● **DIRECTIONS FOR THIS TASK**
Where a line holds the word "riempie", copy it from the records.

Saved data entries
Start of Block

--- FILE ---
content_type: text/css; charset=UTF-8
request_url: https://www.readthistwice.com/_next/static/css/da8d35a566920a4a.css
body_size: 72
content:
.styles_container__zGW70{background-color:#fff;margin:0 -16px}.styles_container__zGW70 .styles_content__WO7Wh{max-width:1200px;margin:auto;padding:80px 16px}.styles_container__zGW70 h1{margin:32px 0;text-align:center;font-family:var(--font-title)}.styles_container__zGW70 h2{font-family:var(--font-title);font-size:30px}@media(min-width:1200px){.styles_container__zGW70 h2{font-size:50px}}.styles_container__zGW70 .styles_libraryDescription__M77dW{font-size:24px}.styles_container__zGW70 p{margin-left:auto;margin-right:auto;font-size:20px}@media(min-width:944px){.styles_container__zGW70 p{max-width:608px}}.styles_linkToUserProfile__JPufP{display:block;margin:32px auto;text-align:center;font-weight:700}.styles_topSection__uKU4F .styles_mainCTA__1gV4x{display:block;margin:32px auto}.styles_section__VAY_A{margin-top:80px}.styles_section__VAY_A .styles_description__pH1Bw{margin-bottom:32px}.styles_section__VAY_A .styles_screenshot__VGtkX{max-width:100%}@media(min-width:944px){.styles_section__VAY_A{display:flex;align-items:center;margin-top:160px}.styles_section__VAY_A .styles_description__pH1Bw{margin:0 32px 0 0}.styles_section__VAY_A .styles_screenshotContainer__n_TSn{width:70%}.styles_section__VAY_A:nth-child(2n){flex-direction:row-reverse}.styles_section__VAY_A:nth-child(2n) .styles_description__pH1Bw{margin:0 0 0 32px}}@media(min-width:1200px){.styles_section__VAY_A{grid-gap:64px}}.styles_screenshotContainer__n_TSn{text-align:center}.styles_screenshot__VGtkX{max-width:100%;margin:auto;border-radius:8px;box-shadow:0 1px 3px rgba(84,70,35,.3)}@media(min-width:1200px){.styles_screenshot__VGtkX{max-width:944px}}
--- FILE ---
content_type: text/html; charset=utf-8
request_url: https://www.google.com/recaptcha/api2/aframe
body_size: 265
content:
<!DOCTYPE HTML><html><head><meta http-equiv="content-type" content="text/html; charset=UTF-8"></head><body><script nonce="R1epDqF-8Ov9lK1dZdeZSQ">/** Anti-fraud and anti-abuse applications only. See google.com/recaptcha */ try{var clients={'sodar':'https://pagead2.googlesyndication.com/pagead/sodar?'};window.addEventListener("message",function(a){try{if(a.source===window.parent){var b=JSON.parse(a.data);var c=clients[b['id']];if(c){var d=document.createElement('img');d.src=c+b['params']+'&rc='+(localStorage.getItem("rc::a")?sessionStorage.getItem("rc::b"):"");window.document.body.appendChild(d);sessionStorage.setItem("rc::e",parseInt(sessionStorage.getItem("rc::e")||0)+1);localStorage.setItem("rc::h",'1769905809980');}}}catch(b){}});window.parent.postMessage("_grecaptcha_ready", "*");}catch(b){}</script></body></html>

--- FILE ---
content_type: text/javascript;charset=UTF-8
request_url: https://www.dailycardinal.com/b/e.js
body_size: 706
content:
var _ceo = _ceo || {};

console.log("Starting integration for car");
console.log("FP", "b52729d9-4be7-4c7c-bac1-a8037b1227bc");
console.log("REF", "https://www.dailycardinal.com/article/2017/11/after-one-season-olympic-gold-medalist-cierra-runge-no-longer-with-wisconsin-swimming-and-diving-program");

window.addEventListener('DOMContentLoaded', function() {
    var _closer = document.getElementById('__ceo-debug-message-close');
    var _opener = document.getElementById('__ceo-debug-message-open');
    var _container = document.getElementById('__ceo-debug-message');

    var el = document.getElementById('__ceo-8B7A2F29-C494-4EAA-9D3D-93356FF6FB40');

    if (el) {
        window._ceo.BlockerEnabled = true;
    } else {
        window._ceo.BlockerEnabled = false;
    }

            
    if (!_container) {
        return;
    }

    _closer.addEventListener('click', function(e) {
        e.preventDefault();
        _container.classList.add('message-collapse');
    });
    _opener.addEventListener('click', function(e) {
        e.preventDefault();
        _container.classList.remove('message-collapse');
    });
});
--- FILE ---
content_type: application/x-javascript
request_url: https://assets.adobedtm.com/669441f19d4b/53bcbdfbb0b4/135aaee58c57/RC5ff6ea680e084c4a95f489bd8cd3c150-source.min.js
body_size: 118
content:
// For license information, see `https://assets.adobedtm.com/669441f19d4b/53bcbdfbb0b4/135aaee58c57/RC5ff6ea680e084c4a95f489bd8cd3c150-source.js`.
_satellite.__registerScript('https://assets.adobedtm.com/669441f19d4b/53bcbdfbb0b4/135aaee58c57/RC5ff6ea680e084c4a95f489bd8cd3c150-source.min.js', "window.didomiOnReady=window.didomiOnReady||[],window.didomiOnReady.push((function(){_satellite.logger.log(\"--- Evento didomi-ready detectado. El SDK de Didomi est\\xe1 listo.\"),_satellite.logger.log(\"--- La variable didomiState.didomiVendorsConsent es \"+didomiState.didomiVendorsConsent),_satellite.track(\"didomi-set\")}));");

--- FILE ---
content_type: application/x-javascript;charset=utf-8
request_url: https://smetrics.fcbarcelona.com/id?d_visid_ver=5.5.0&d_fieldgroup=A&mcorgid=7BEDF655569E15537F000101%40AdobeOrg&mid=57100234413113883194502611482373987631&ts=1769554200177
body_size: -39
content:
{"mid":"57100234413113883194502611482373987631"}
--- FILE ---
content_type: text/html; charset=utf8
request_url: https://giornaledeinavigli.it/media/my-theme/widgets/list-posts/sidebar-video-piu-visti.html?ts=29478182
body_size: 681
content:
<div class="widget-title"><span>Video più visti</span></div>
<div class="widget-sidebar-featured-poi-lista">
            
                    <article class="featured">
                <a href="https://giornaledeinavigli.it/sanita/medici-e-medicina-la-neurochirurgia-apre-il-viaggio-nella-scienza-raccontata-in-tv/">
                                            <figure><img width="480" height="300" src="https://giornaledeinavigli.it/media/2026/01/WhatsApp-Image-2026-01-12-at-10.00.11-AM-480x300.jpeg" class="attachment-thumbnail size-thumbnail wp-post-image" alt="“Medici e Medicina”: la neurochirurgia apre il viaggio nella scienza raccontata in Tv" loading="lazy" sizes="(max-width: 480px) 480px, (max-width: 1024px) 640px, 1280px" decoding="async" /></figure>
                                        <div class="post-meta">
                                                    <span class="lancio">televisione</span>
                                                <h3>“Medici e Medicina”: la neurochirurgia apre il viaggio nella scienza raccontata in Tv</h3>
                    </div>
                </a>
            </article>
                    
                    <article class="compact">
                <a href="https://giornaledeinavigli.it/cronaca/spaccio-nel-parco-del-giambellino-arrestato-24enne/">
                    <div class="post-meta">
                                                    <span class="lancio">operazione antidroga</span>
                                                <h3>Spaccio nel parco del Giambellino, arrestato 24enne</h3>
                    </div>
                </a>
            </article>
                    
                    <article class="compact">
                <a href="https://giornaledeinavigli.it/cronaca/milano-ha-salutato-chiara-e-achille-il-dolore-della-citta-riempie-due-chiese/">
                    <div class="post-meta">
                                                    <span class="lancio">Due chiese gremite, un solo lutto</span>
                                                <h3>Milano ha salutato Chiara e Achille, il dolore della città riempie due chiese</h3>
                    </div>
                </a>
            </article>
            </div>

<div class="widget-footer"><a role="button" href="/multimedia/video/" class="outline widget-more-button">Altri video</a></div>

End of Block

● **EXERCISE RESPONSE**
                <a href="https://giornaledeinavigli.it/cronaca/milano-ha-salutato-chiara-e-achille-il-dolore-della-citta-riempie-due-chiese/">
                                                <h3>Milano ha salutato Chiara e Achille, il dolore della città riempie due chiese</h3>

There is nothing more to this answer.